Something shall now be said about the Divine Providence, why it permits the impious in heart to be raised to dignities and enriched with possessions. The impious or wicked can perform uses equally with the pious or good, and even with greater zeal, for they have regard to themselves in the uses and to the honors as the uses; therefore, to whatever height the love of self climbs, the lust of performing uses for the sake of its own glory burns in it. With the pious or good there is no such fire, unless unconsciously kindled by some feeling of honor. Thus the Lord governs the impious in heart who are in places of dignity by the glory of their name, and incites them to the performance of uses to the community or country, to the society or city in which they dwell, and to their fellow citizen or neighbor with whom they are associated.

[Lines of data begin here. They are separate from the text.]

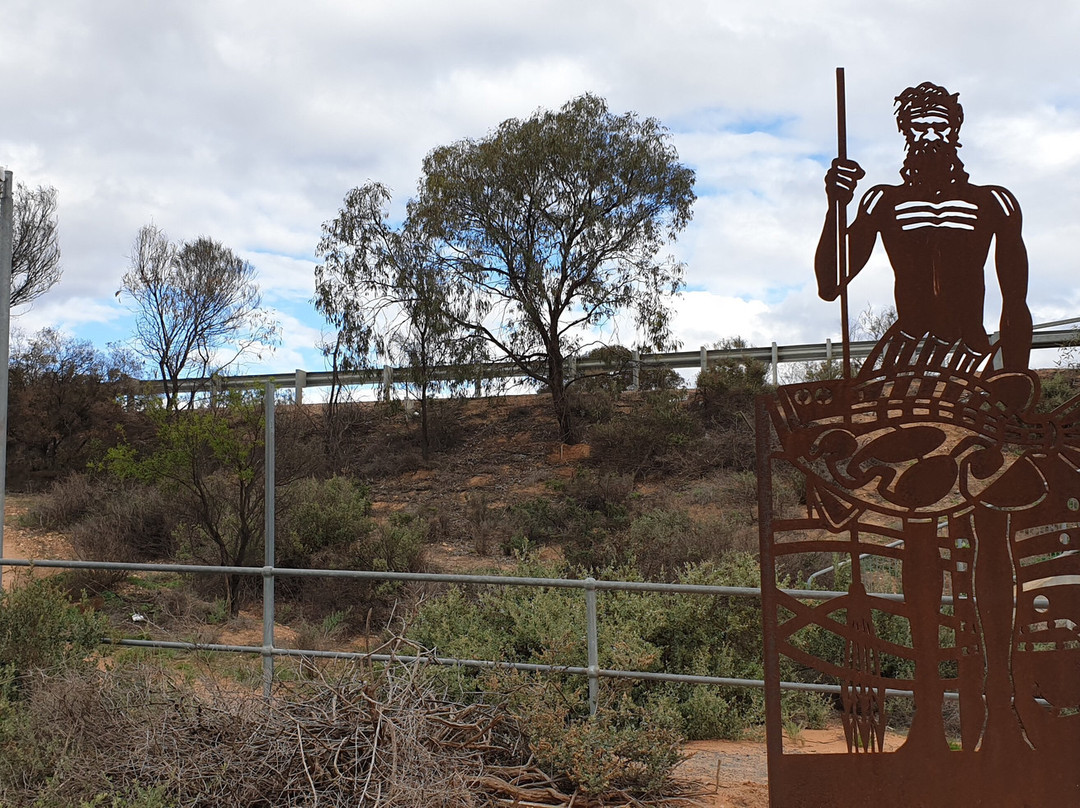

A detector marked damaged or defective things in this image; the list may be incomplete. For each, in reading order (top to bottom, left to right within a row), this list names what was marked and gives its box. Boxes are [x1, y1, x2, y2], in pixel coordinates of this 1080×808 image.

rusty metal sculpture [756, 72, 1080, 804]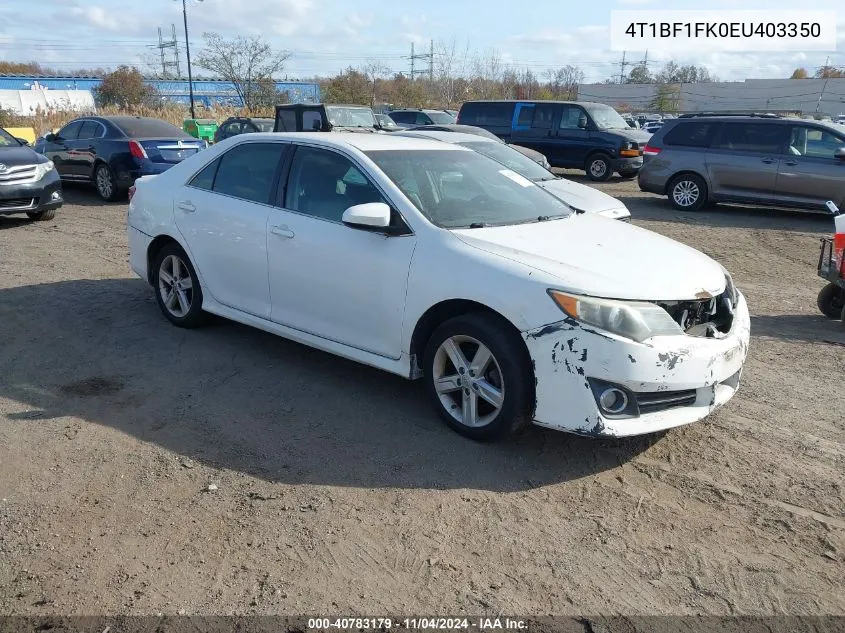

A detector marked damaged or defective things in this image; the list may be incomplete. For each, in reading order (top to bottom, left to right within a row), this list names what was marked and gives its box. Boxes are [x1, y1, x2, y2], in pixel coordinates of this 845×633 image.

cracked bumper [524, 294, 748, 436]
front-end collision damage [520, 294, 752, 436]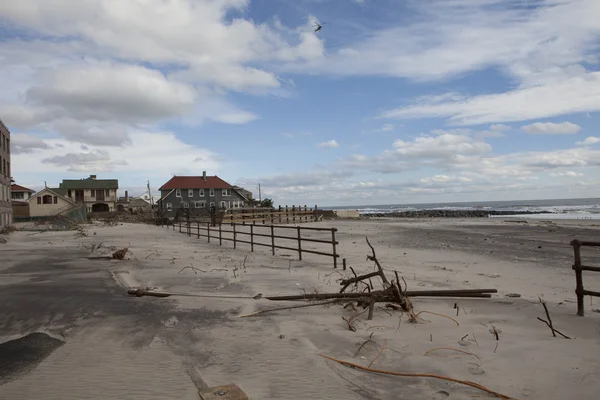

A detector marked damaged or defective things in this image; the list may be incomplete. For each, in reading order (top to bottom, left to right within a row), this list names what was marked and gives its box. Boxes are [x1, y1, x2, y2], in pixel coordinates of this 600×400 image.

This is the Lord's government, which is called the Divine Providence with such; for the Lord's kingdom is a kingdom of uses, and where there are but few who perform uses for the sake of uses, He causes the worshipers of self to be raised to the higher offices, in which each one is incited to do good by means of his own love.

... Since, then, there are so few who are loves of God, and so many who are loves of self and the world, and since the latter loves from their fire perform uses more than the loves of God from theirs, how can anyone confirm himself [against the Divine Providence] because the evil are in eminence and opulence more than the good?